-- What to do --
1 > In the drone-strike report, rewrite the paragraph that begins "Tribal elders from the Mehsud tribe" as a short bulleted list that keeps its main facts.
2 > Answer these questions from the drone-strike report:
(a) On what day of the week did the attack that may have killed Taj Gul Mehsud take place?
(b) Where did the injured arrive, bringing reports of the strike to light?
(c) In what month did the Nazir faction threaten to escalate attacks on U.S. troops?

-- Passage to read --
= Beginning of Section =
By Jibran Ahmad
PESHAWAR (Reuters) - Thirteen Taliban militants were killed in a suspected U.S. drone attack in Pakistan's South Waziristan region this week, security officials and tribal sources said Friday.
Security sources said there was strong evidence that Taj Gul Mehsud, a senior Taliban commander and close aide to Tehreek-e-Taliban Pakistan (TTP) leader Hakimullah Mehsud, was among the victims in the attack Wednesday.
Tribal elders from the Mehsud tribe in Mir Ali in neighboring North Waziristan said two missiles struck a militant compound. They put the death toll much higher -- up to 22 people -- and said all were members of the TTP, or Pakistan Taliban.
Six others were injured, security forces said.
Security officials and Taliban sources said the remote location of the suspected strike prevented it from being reported earlier, and reports of the strike only surfaced when the injured arrived at a hospital in Mir Ali.
The Obama administration has stepped up drone strikes against al Qaeda and Taliban militants in Pakistan's tribal border areas in an effort to stabilize Afghanistan before the end of 2014, when all NATO combat troops are due to leave.
Wednesday's strike came a day before another drone attack Thursday killed five commanders of a powerful Pakistani Taliban faction that attacks Western forces in Afghanistan, one of the group's leaders told Reuters.
The commanders killed in the strike belonged to the Maulvi Nazir faction of Pakistan's Taliban, which carries out cross-border attacks from its strongholds in South Waziristan.
The Nazir faction threatened in June to escalate attacks on U.S. troops in the NATO-led coalition in Afghanistan in response to intensified drone strikes on its territory.
South Waziristan is one of seven tribal agencies in the northwest in a region of Pakistan seen as a global hub for militants. Forbidding terrain makes the region an ideal spot for militants to train and plot attacks.
The spokesman for the TTP could not be reached for comment.
= End of Section =
-- Dataset records --
= Beginning of Section =
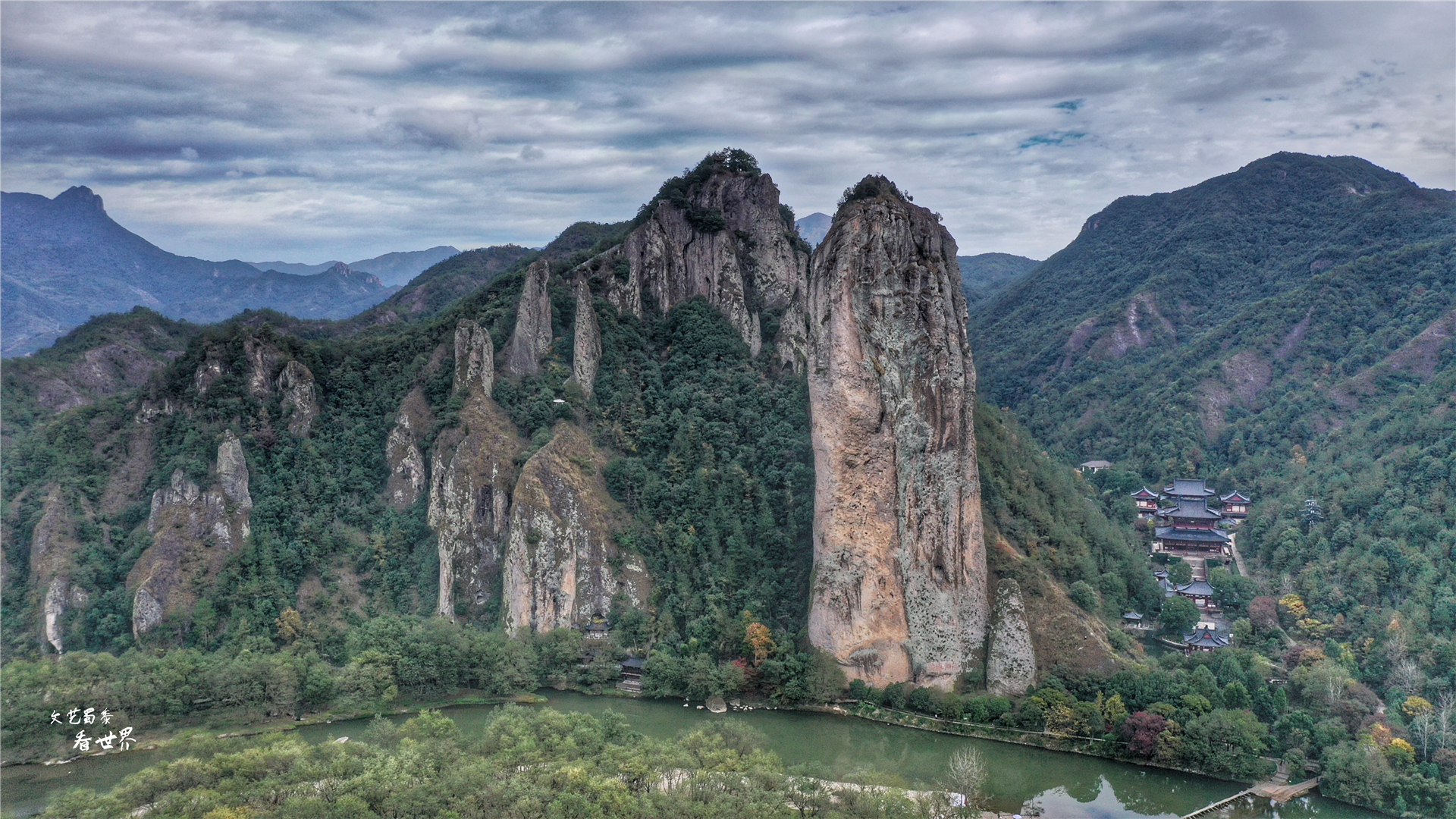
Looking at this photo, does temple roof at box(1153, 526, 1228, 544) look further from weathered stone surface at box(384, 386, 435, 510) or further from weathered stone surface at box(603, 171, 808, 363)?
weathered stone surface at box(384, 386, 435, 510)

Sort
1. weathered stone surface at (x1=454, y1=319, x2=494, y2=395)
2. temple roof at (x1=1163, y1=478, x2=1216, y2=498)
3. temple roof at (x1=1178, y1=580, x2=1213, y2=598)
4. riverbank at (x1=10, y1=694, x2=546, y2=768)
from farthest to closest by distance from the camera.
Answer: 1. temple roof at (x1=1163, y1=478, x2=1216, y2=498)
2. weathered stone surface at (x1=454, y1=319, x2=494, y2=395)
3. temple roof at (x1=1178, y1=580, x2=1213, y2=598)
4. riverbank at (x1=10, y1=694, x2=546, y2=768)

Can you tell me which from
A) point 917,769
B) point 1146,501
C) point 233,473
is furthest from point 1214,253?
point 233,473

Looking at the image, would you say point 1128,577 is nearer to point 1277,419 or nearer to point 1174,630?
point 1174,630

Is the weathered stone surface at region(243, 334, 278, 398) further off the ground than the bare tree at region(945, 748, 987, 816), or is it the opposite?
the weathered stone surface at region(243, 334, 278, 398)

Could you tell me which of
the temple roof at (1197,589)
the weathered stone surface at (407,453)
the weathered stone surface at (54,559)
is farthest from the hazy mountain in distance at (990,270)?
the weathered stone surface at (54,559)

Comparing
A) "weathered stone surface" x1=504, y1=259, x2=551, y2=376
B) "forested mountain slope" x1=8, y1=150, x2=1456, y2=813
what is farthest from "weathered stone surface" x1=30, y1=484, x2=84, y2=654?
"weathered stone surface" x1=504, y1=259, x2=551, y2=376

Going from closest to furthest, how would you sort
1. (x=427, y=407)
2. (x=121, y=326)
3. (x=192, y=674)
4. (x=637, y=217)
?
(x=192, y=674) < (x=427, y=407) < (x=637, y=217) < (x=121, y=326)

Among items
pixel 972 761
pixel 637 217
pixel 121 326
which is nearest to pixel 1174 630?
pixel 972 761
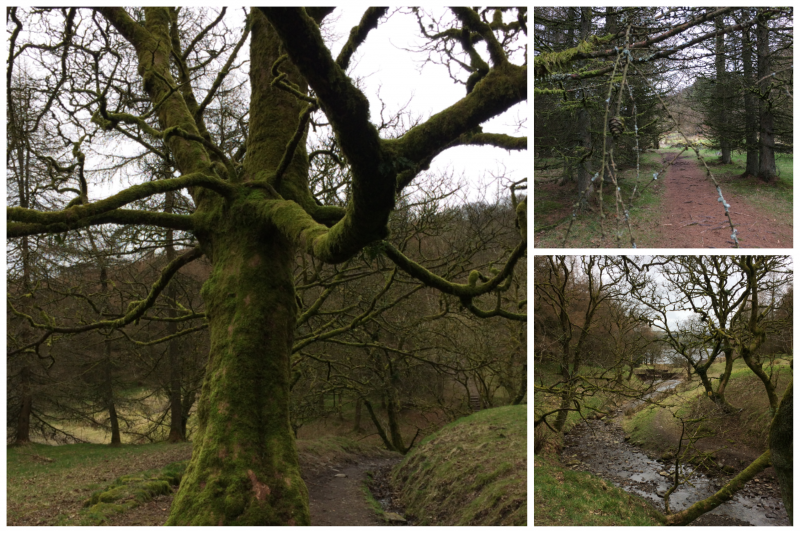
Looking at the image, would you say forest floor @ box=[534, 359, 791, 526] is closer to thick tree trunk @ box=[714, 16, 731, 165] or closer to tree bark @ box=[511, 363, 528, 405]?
= End of Section =
-- Replies --
1 >
- Mehsud tribal elders in Mir Ali, North Waziristan, said two missiles struck a militant compound.
- They put the death toll much higher, at up to 22 people.
- They said all the dead were members of the TTP, or Pakistan Taliban.

2 >
(a) Wednesday
(b) At a hospital in Mir Ali
(c) June